Quand les fabricants de pacemaker ne prennent pas assez à cœur la sécurité...

Washington, le samedi 3 juin 2017 - Il y a quelques semaines, la cyber attaque dont ont été victimes des dizaines d'hôpitaux du NHS a rappelé combien l'obsolescence des logiciels utilisés par certains établissements favorisait leur vulnérabilité face aux pirates informatiques. Les institutions médicales ne sont pas les seules à compter de manière imprudente sur des programmes dépassés : de nombreux dispositifs médicaux connectés reposent également sur des programmes dont la sécurité est plus que faillible. Ainsi les programmateurs de nombreux pacemakers fonctionnent encore avec Windows XP, d’anciennes versions de Monta Vista ou encore OS/2 . Une tare dommageable pour la protection des dispositifs et surtout des patients qui les portent.

Un pacemaker en deux clics sur E-bay

Cette révélation est celle d'un groupe de chercheurs en sécurité réunis au sein de l’association américaine White Scope qui a publié cette semaine un long rapport fruit d’une enquête sur la sécurité des stimulateurs cardiaques. Première constatation : ils n’ont guère rencontré de difficultés pour se procurer les dispositifs médicaux, qu’ils ont notamment pu acquérir sur E-bay, contrairement aux certifications de plusieurs fabricants quant à l’obligation d’être professionnel de santé pour pouvoir commander un pacemaker. Outre cet accès sans filtre, sept produits fabriqués par quatre constructeurs ont révélé plusieurs milliers de failles de sécurité. Ces dernières concernent notamment les systèmes de surveillance à domicile, les stockages de données et les programmateurs permettant au médecin d’effectuer divers réglages. Les problèmes les plus marquants retrouvés étaient l’absence d’authentification, l’existence de données non chiffrées, et l’obsolescence des systèmes.

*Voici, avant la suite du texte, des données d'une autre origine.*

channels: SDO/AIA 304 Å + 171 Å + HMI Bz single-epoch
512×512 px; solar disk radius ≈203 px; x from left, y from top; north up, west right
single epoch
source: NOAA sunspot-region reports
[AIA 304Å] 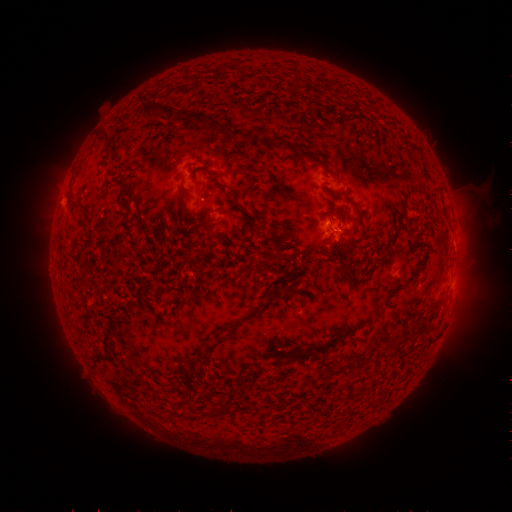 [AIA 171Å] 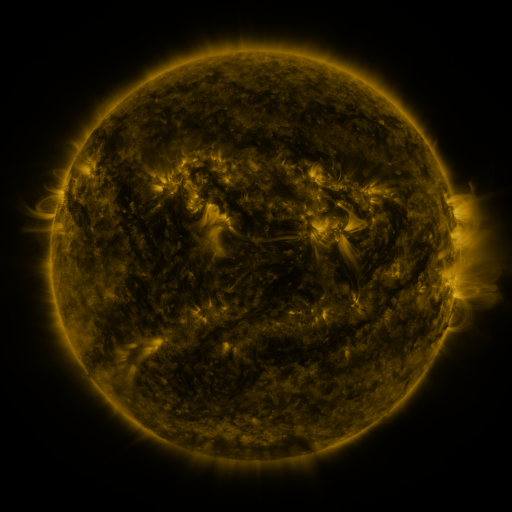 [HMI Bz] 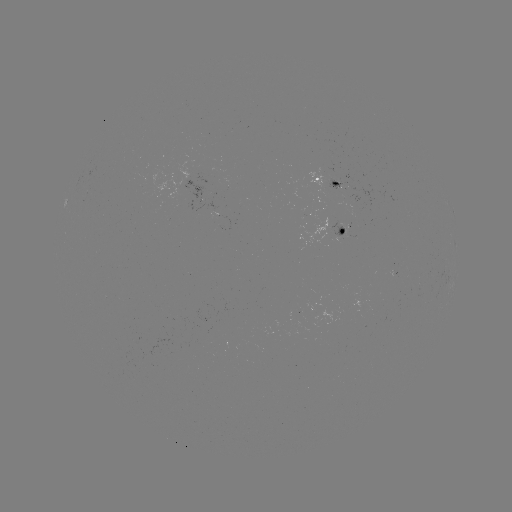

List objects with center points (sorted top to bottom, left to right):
spotted active region: (328, 179)
spotted active region: (335, 231)
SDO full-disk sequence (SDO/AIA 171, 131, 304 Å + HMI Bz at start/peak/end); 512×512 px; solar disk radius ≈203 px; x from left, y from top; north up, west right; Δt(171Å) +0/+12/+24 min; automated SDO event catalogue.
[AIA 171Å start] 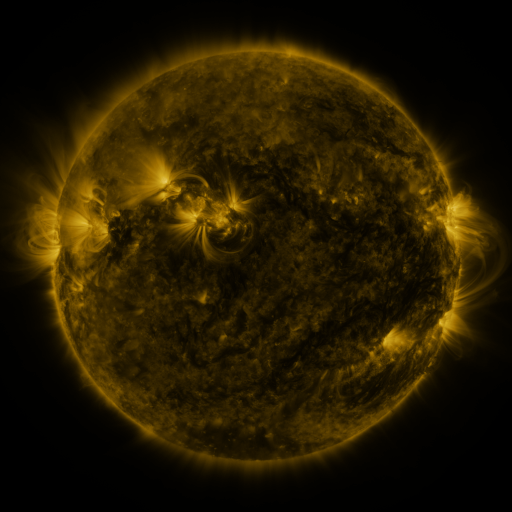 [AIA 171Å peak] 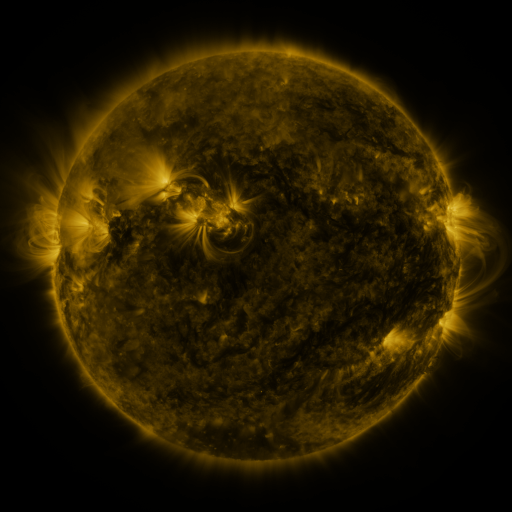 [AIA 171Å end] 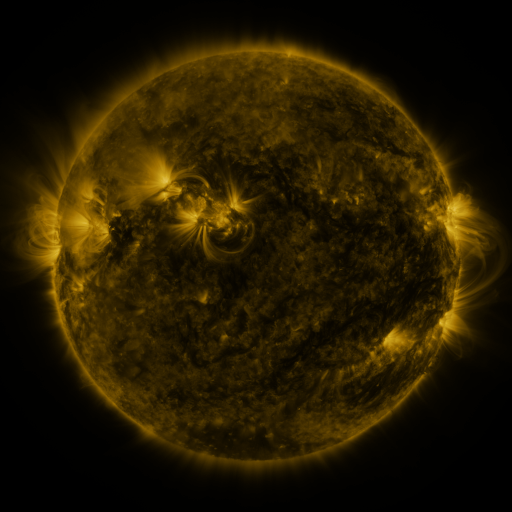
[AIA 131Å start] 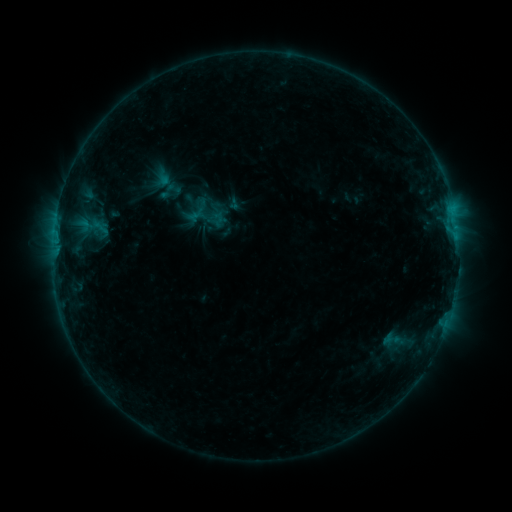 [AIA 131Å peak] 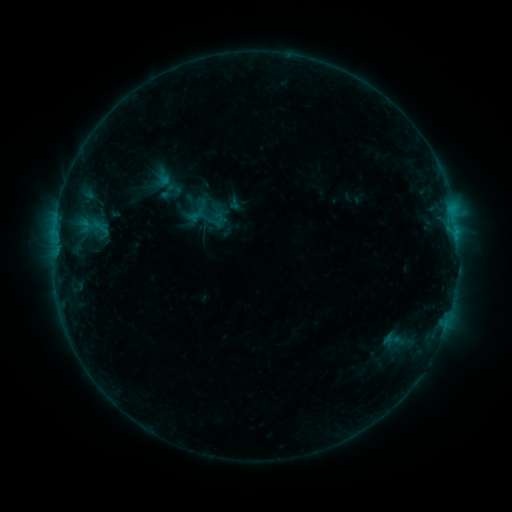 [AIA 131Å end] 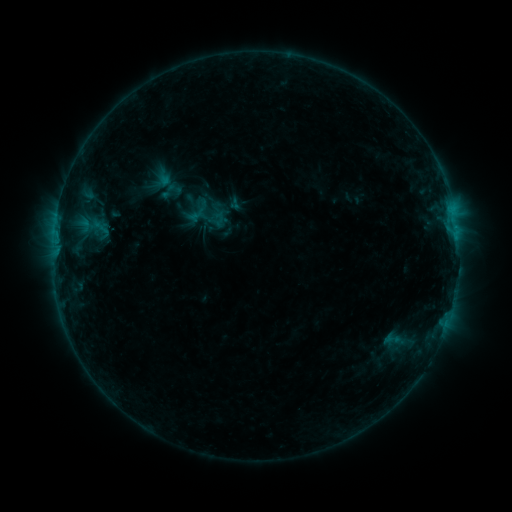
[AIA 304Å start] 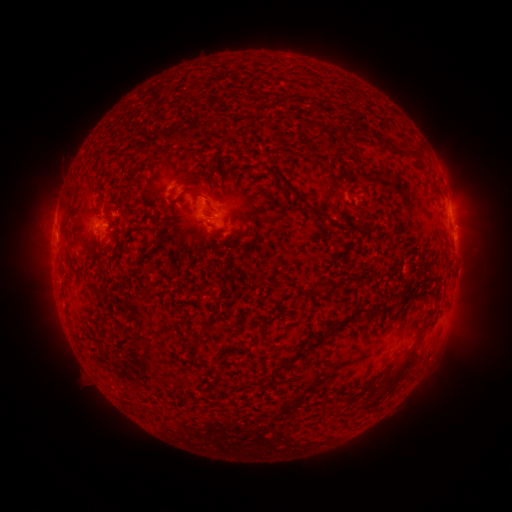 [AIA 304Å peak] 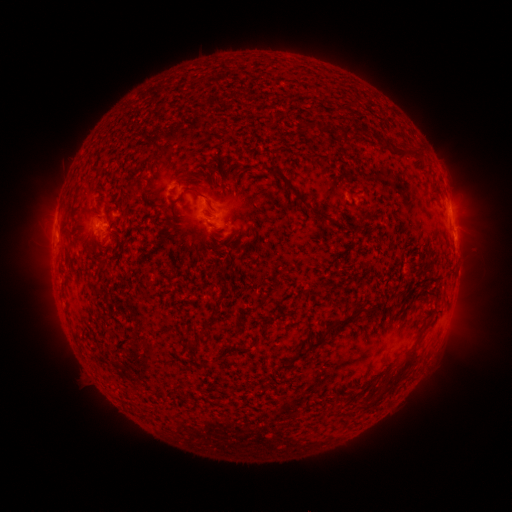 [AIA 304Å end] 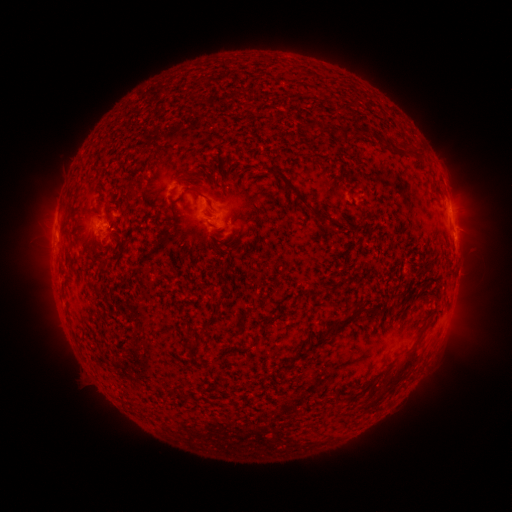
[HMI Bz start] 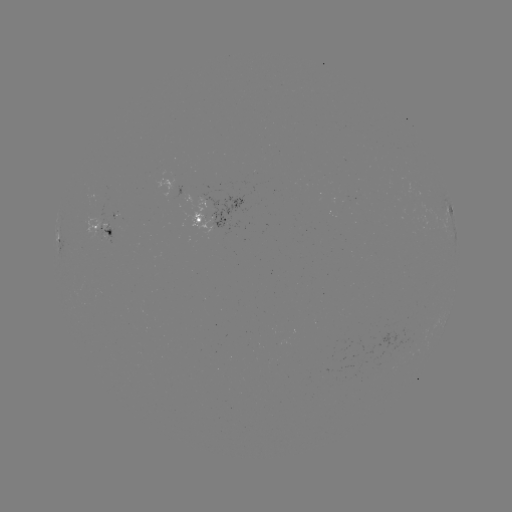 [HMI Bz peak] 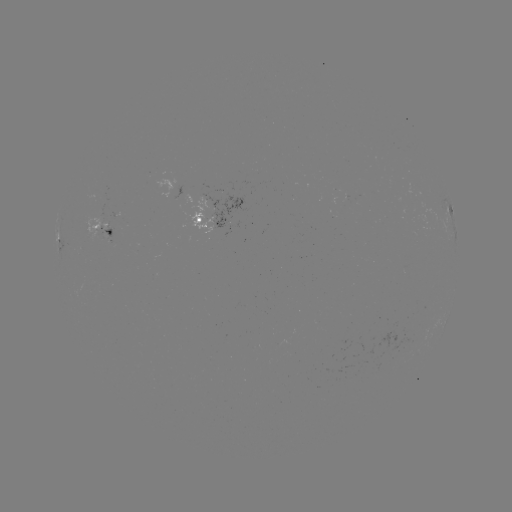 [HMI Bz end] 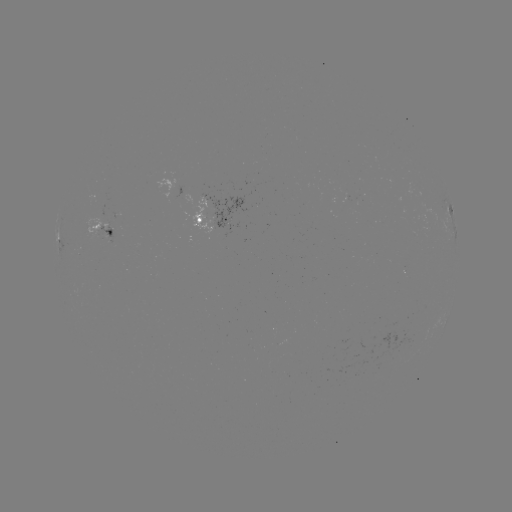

no classed flare was catalogued and no EUV brightening was flagged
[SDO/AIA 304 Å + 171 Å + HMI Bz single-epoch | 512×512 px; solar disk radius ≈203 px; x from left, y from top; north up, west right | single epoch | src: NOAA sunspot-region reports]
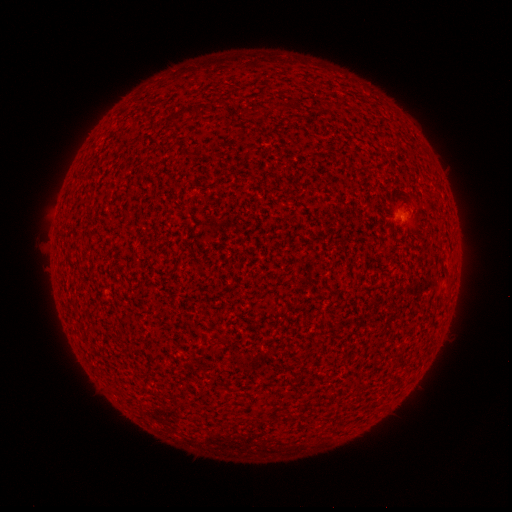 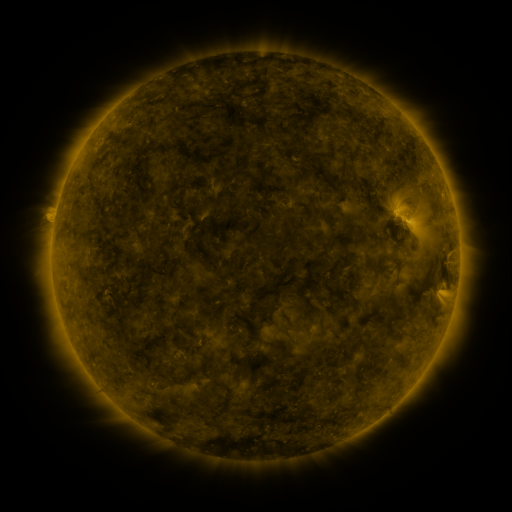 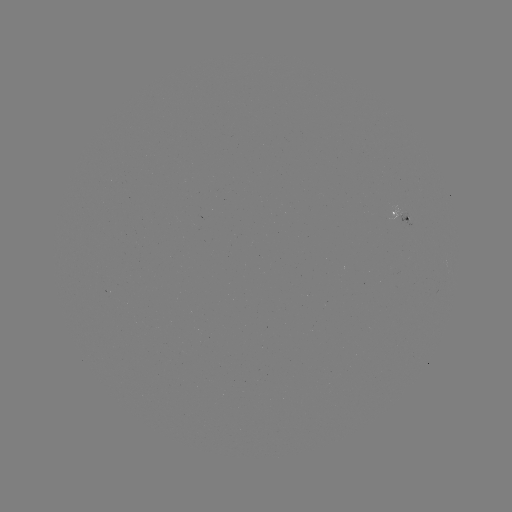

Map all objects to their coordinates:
spotted active region: (403, 216)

Conséquences : le risque d’accès à des informations confidentielles, voire de piratage à distance des pacemakers est bien réel et accessible à des hackers même peu expérimentés. Il ne s’agit pourtant pas de la première alerte : à plusieurs reprises ces dernières années des experts en sécurité ont mis en évidence, expérience à l’appui, la vulnérabilité des dispositifs médicaux. La Food and Drug Administration a elle-même lancé différentes mises en garde.

Ces dernières paraissent comme ignorées des constructeurs. Concernant les pacemakers, ils mettent en avant les difficultés : 80 % des fabricants évoquent la complexe sécurisation. Ainsi, aujourd’hui, seuls 17 % des firmes se sont engagées dans un véritable processus de sécurisation.